Em álbum póstumo, MC Kevin relata passado de crime e volta por cima; ouça
Com dez faixas na pegada 'funk consciente', 'Passado & presente' chegou nesta sexta às plataformas de streaming
Para aqueles que procuram elementos mórbidos em discos póstumos, “Passado & presente”, do MC Kevin, morto precocemente no Rio de Janeiro, no último domingo (16), é um prato cheio.
A primeira faixa, que mistura a batida do trap com o tamborzão característico do funk, fala de “1 milhão de sonhos pra escrever”; em “Sistema”, Kevin lembra que está “firmão com a mina de fé”; “Inspiração” cita Daleste, outro MC paulistano de morte trágica, como ídolo; “Opção” fala de um mundo sombrio; em “Junção”, o funkeiro canta “se até o melhor dessa vida uma hora acaba, podemos dizer que aproveitamos, pelo menos”; e a última das dez faixas se chama “Vida longa”: “Vida longa aos meus inimigos, rá!, para eles aplaudirem minha vitória”.
Mas “Passado & presente” deve ser visto como um atestado que resume as características próprias da versão paulistana do funk. A começar pelo flow, o jeito de cantar de MC Kevin, acelerado, de poucas variações melódicas, muito mais próximo dos artistas do rap do que do canto de Kevin o Chris, para citar um MC do Rio de voz singular.

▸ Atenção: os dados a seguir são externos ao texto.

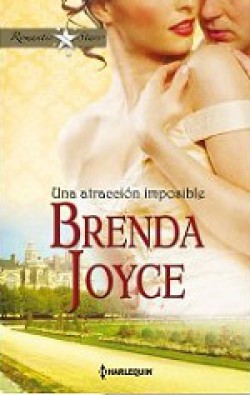 Brenda Joyce - Una atracción imposible
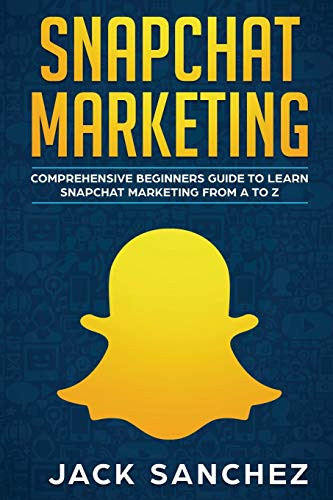 Snapchat Marketing: Comprehensive BeginnerS Guide To Learn Snapchat Marketing From A To Z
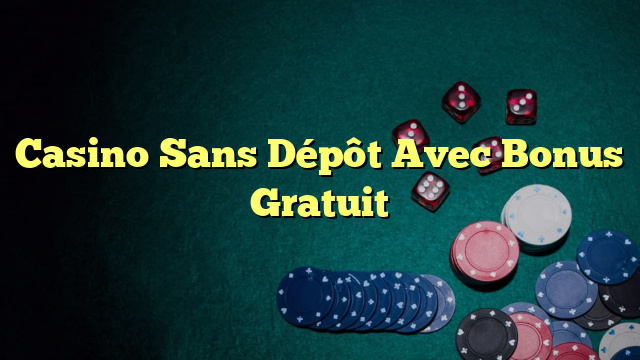 Casino Sans Dépôt Avec Bonus Gratuit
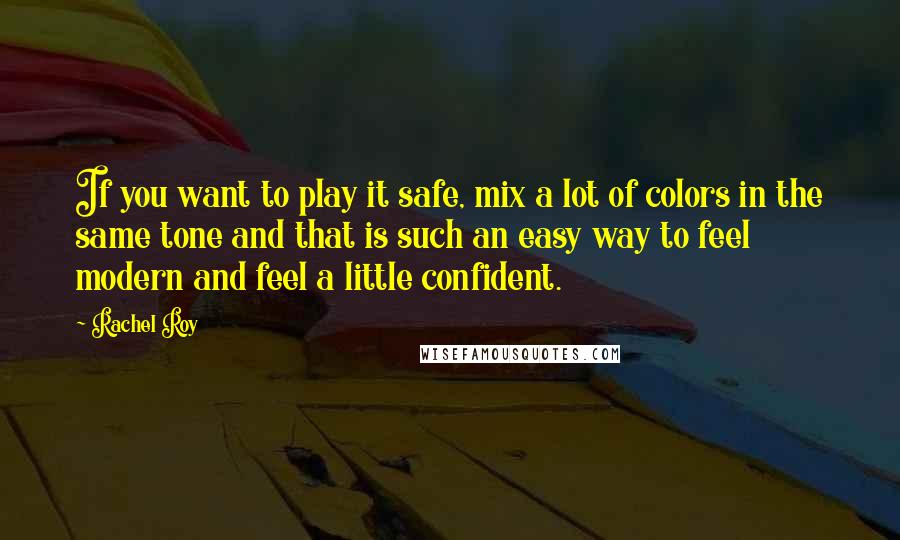 Rachel Roy Quotes: If you want to play it safe, mix a lot of colors in the same tone and that is such an easy way to feel modern and feel a little confident.
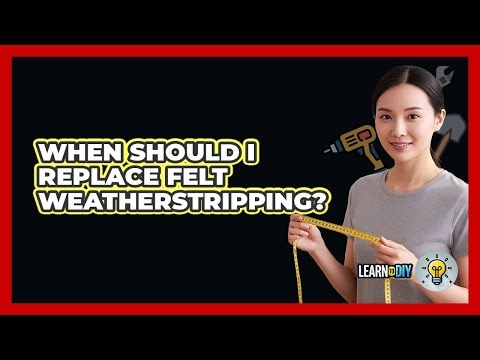 When Should I Replace Felt Weatherstripping?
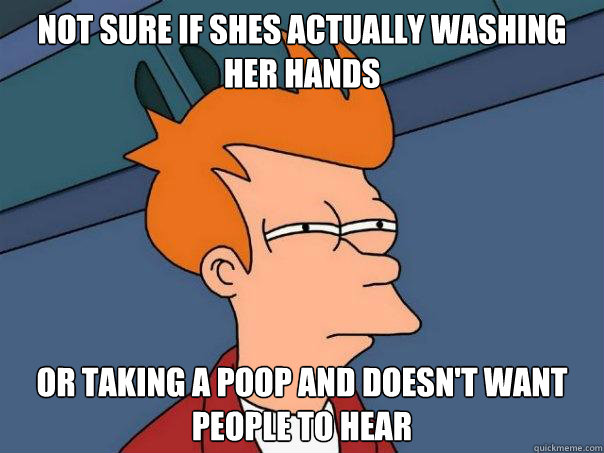 Not sure if shes actually washing her hands Or taking a poop and doesn't want people to hear  Futurama Fry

A ostentação, outra particularidade forte dos artistas de São Paulo, está presente em todas as faixas — principalmente através de marcas de carro importados, um símbolo de afirmação e vitória para quase todos os artistas periféricos.
E as letras são muito mais usadas para contar histórias do que para emplacar bordões e refrãos, por exemplo. “Passado & presente” é quase uma autobiografia cantada por MC Kevin, relatando o passado no qual se relacionou com o crime, a perseverança para seguir a carreira artística e o sucesso obtido. “O tempo só anda para frente. Deus me deu o dom de ser MC, é bem melhor que traficar. O meu legado eu vou deixando”, diz ele na faixa de abertura.
Mas há espaços também para o funk politizado, com críticas ao governo em “Vida longa” e “Alma pura” — esta última, também uma defesa ao trabalhador que não tem o direito de ficar em casa durante a pandemia: “E a conta de água e luz? Nós é sofredor, guerreiro, no passado eu passei fome”.